The truth is that the issue of "predatory consciences" breaks all schemes of our fragile and haughty existential arrogance. It is the most demolishing blow that our ego can receive, as humans emanating from the Judeo-Christian culture, where human beings were created at the "image and likeness of God”, who gave us the world to dominate, exploit and transform.
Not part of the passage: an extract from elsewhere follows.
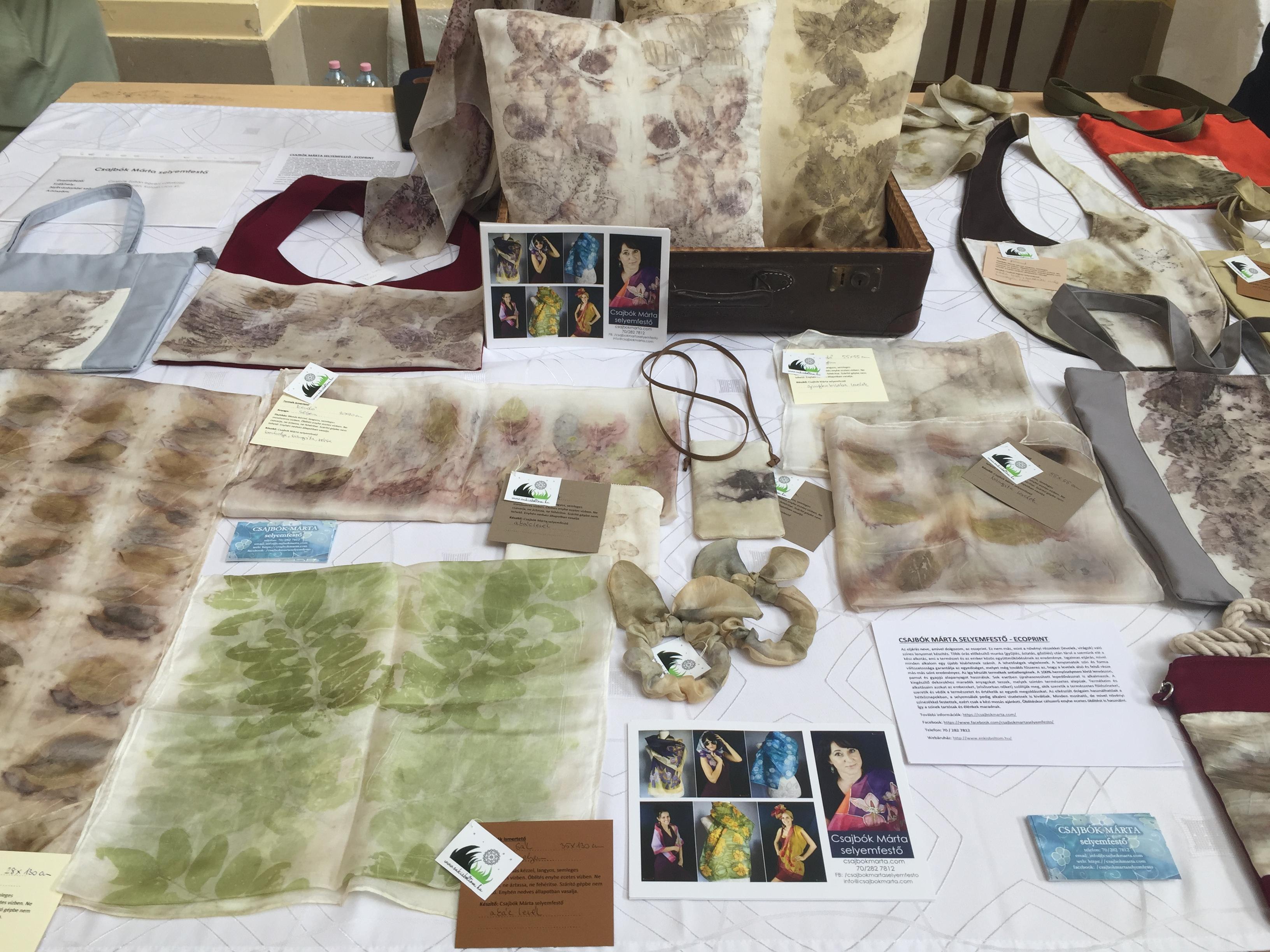 Csajbók Márta selyemfestő ecoprint termékei a CSAK Design vásáron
What the Toltec propose is to cease complying with a destiny for which our opinion was never asked. So our ancestors created our parents and them us to be food, but we have never had the opportunity to be aware of this fact and we have meekly stultified, becoming docile creatures that are bred to be food. As the chickens and pigs, that in a farm do not realize the fate of their lives.

“—The fliers are an essential part of the universe —continued—, and must be taken as what they really are: amazing, monstrous. They are the means by which the universe test us.

—We are probes created by the universe —continued, as if I was not present—, and it is because we are energy conscience possessors, we are the means by which the universe becomes self-conscious. The fliers are implacable challengers. They cannot be considered in any other way. If we succeed, the universe allows us to continue...

—The weird idea —slowly said, measuring his words effect—, is that every human being on Earth seems to have the same reactions, the same thoughts, the same feelings. They seem to respond the same way to the same stimuli. These reactions seem to be somewhat cloudy by the language they speak, but if we dig the surface, these are exactly the same reactions that beset every human being on Earth. I wish this would cause curiosity as a social scientist, of course, and you see if you can explain this homogeneity...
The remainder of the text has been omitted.